Unanimously approved by all representatives present at the Congress, Bill 002 requires the organization to allocate $2,500 from its budget each semester to fund five $1,000 scholarships throughout the year, which will be distributed in a competition conducted by the judicial branch of RHA.
While the organization has offered and funded five scholarships through allocations from its budget for the past several years, the bylaws contained no requirements stipulating the value of the scholarships or how they were to be funded. By writing such requirements into the bylaws, RHA has, in effect, mandated that it continue its traditional practices in regards to offering scholarships.
“This bill will give the scholarships strong backing and make sure they are offered as a regular thing,” bill co-author Anurag Chandran said to the Congress. “It also makes our budget more clear and professional.”
Also unanimously approved was Bill 003, which will require that the funds generated from the fines assessed to halls whose representatives are absent from RHA meetings be placed into the organization’s Legislative Distribution fund. In this fund, residents and organizations can request money for events and other projects that will benefit residents.
Previously, these monies were allocated to the scholarship fund, where they sometimes went unused and were ultimately rolled over into the next year’s budget, since the organization had been, in practice, funding scholarships directly from its own budget as opposed to using funds generated from fines.
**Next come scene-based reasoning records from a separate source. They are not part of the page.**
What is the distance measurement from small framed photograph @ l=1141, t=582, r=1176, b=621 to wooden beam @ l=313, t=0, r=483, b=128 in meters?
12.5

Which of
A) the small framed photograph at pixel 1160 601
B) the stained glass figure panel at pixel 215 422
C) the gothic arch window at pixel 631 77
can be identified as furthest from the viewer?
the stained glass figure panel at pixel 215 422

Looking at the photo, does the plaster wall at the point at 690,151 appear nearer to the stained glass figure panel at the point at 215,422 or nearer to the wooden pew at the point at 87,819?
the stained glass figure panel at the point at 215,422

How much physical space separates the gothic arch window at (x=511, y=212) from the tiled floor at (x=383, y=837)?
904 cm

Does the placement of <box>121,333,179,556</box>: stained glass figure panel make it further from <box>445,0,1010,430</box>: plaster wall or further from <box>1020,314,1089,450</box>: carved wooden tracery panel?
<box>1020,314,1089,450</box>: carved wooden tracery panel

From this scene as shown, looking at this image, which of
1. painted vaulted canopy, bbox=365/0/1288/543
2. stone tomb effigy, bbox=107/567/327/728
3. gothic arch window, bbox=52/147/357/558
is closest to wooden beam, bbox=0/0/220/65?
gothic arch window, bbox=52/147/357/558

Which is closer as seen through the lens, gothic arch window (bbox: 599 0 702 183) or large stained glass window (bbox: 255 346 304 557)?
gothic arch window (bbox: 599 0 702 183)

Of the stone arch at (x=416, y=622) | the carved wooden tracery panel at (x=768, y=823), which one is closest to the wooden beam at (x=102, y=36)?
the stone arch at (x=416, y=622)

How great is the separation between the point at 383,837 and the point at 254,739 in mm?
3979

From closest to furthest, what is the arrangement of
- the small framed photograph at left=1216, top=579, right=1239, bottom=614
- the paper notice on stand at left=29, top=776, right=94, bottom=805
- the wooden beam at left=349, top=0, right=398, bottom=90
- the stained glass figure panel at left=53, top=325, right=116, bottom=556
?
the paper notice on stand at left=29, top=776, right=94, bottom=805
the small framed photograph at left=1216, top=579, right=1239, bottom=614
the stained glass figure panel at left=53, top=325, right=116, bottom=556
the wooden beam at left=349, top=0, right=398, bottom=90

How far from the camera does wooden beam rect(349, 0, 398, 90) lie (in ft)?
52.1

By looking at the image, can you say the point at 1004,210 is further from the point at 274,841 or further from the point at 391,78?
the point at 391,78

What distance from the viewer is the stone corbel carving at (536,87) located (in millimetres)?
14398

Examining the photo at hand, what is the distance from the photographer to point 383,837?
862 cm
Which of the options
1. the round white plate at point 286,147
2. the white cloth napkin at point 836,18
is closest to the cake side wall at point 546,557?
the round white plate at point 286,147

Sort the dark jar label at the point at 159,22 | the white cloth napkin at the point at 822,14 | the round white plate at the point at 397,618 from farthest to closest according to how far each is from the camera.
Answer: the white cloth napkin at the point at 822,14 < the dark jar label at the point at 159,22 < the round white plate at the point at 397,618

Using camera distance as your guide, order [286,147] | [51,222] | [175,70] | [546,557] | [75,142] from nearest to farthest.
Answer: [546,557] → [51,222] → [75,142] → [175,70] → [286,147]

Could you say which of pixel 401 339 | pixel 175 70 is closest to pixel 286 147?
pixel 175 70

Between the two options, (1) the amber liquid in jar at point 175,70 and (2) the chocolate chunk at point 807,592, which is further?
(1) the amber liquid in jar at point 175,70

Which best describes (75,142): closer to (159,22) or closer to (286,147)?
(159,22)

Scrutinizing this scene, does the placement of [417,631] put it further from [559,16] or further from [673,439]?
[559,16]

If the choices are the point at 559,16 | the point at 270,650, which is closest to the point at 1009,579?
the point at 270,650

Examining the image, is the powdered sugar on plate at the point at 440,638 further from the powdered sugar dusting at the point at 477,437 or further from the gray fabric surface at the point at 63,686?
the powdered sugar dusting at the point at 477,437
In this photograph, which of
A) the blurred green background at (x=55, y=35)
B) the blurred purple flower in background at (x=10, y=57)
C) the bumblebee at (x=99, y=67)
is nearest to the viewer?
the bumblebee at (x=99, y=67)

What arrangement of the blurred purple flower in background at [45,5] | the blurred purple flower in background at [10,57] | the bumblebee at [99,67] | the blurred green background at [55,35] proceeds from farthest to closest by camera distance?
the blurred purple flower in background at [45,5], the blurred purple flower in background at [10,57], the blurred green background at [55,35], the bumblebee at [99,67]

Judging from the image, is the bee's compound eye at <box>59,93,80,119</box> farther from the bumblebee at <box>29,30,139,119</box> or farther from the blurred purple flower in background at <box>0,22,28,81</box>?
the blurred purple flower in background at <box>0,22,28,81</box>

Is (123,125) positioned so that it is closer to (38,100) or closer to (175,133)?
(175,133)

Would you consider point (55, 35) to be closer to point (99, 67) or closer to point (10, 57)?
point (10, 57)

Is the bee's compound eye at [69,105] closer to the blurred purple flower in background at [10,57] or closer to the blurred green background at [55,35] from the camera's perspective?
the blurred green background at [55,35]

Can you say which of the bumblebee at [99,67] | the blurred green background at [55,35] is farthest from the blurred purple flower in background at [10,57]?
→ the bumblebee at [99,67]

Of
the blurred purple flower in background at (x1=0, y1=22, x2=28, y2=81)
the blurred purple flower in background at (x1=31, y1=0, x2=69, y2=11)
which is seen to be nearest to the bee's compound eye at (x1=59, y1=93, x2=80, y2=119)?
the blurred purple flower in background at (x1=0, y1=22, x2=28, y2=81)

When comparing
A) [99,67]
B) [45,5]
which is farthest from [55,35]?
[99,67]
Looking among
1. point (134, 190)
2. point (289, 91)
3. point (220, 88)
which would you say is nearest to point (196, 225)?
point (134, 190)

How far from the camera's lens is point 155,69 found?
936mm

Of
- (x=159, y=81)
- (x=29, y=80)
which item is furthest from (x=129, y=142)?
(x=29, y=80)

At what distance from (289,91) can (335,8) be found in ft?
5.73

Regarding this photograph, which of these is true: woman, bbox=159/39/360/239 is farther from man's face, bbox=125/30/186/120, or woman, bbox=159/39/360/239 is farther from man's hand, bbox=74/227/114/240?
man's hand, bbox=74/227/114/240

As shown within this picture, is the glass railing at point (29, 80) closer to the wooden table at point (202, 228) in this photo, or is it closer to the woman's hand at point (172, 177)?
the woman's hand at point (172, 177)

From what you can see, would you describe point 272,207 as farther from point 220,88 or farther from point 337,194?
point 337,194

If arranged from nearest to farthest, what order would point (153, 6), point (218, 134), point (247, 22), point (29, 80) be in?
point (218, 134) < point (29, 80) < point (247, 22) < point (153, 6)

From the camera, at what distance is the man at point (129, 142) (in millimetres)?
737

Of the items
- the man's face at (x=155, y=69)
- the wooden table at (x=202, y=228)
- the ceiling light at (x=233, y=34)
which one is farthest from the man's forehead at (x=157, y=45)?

The intention of this bill is to simplify the organization’s budget procedures and allow residents to have access to the money generated by fines through funding requests. Under the current budget, students did not have access to these funds, which usually end up being rolled over to the next semester. Because of this, they could not be used to benefit the students from whose hall fees the fines were paid because most of them would no longer be living in the residence halls.